Spokesman Matteo Bruni said Francis, who turns 84 next week, will visit the capital Baghdad, Ur, a city linked to the Old Testament figure of Abraham, as well as Erbil, Mosul and Qaraqosh in the plain of Nineveh.
“The program of the journey will be made known in due course, and will take into consideration the evolution of the worldwide health emergency,” Bruni said in statement.
Francis had hoped to make a trip this year, but his plans were scuppered first by security concerns and then by the coronavirus pandemic.
It will be Francis’ first trip in more than a year. All overseas visits that had been planned for this year were canceled due to the COVID-19 pandemic.
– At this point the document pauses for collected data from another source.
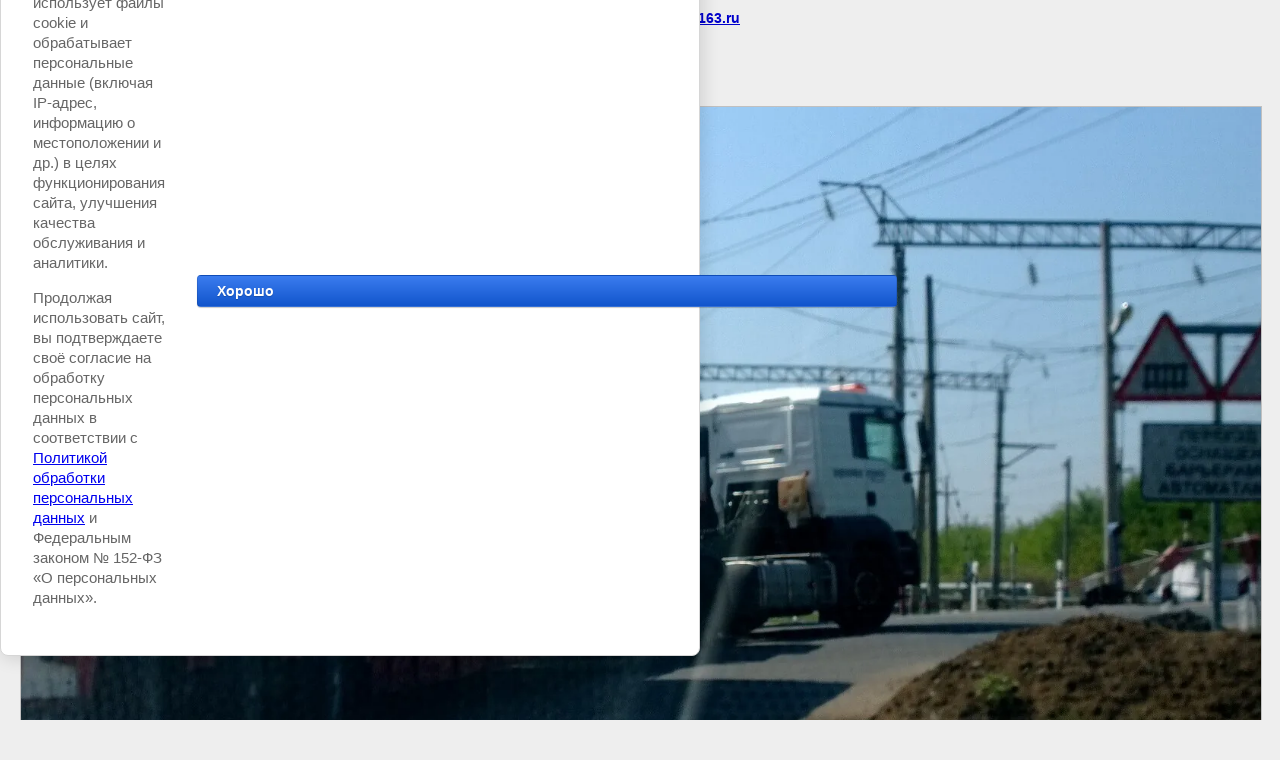

--- FILE ---
content_type: text/html; charset=utf-8
request_url: https://logist163.ru/tyazhelovesnye-gruzy
body_size: 3251
content:
<html>
<head>
<meta name="yandex-verification" content="427715625b372084" />
<meta name="cmsmagazine" content="86368d8963b4f0f96b434aafa426cd49" />
<meta name="yandex-verification" content="c7df3dc500b535a5" />
<meta name="google-site-verification" content="kWf0buWiYjAUL9E0SAl6B-Zr6GEf3LhlAflIN3oBFy4" />
<meta name="yandex-verification" content="c7df3dc500b535a5" />
<meta name="google-site-verification" content="V3B3x1WiDehHemdLJFU1yUuk9LuBfRXp_Tu7x-Qhn5w" />
<meta name="yandex-verification" content="427715625b372084" />
<link rel='stylesheet' type='text/css' href='/shared/highslide-4.1.13/highslide.min.css'/>
<script type='text/javascript' src='/shared/highslide-4.1.13/highslide.packed.js'></script>
<script type='text/javascript'>
hs.graphicsDir = '/shared/highslide-4.1.13/graphics/';
hs.outlineType = null;
hs.showCredits = false;
hs.lang={cssDirection:'ltr',loadingText:'Загрузка...',loadingTitle:'Кликните чтобы отменить',focusTitle:'Нажмите чтобы перенести вперёд',fullExpandTitle:'Увеличить',fullExpandText:'Полноэкранный',previousText:'Предыдущий',previousTitle:'Назад (стрелка влево)',nextText:'Далее',nextTitle:'Далее (стрелка вправо)',moveTitle:'Передвинуть',moveText:'Передвинуть',closeText:'Закрыть',closeTitle:'Закрыть (Esc)',resizeTitle:'Восстановить размер',playText:'Слайд-шоу',playTitle:'Слайд-шоу (пробел)',pauseText:'Пауза',pauseTitle:'Приостановить слайд-шоу (пробел)',number:'Изображение %1/%2',restoreTitle:'Нажмите чтобы посмотреть картинку, используйте мышь для перетаскивания. Используйте клавиши вперёд и назад'};</script>

            <!-- 46b9544ffa2e5e73c3c971fe2ede35a5 -->
            <script src='/shared/s3/js/lang/ru.js'></script>
            <script src='/shared/s3/js/common.min.js'></script>
        <link rel='stylesheet' type='text/css' href='/shared/s3/css/calendar.css' /><link rel="icon" href="/favicon.ico" type="image/x-icon">

<!--s3_require-->
<link rel="stylesheet" href="/g/basestyle/1.0.1/cookie.message/cookie.message.css" type="text/css"/>
<link rel="stylesheet" href="/g/s3/lp/lpc.v4/css/styles.css" type="text/css"/>
<link rel="stylesheet" href="/g/s3/lp/cookie.message/__landing_page_content_global.css" type="text/css"/>
<link rel="stylesheet" href="/g/s3/lp/cookie.message/colors_lpc.css" type="text/css"/>
<link rel="stylesheet" href="/g/basestyle/1.0.1/cookie.message/cookie.message.blue.css" type="text/css"/>
<script type="text/javascript" src="/g/basestyle/1.0.1/cookie.message/cookie.message.js" async></script>
<!--/s3_require-->

<link rel='stylesheet' type='text/css' href='/t/images/__csspatch/1/patch.css'/>

<title>перевозка крупногабаритных грузов | ФОТОГАЛЕРЕЯ</title>
<!-- assets.top -->
<script src="/g/libs/nocopy/1.0.0/nocopy.for.all.js" ></script>
<!-- /assets.top -->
In 2000, the late Pope John Paul II wanted to visit the ancient Iraqi city of Ur, traditionally held to be the birthplace of Abraham, the father of all three of the great monotheistic religions - Christianity, Islam and Judaism.
It was to have been the first leg of a three-step pilgrimage to Iraq, Egypt and Israel.
But negotiations with the government of then-Iraqi leader Saddam Hussein broke down and he was unable to go.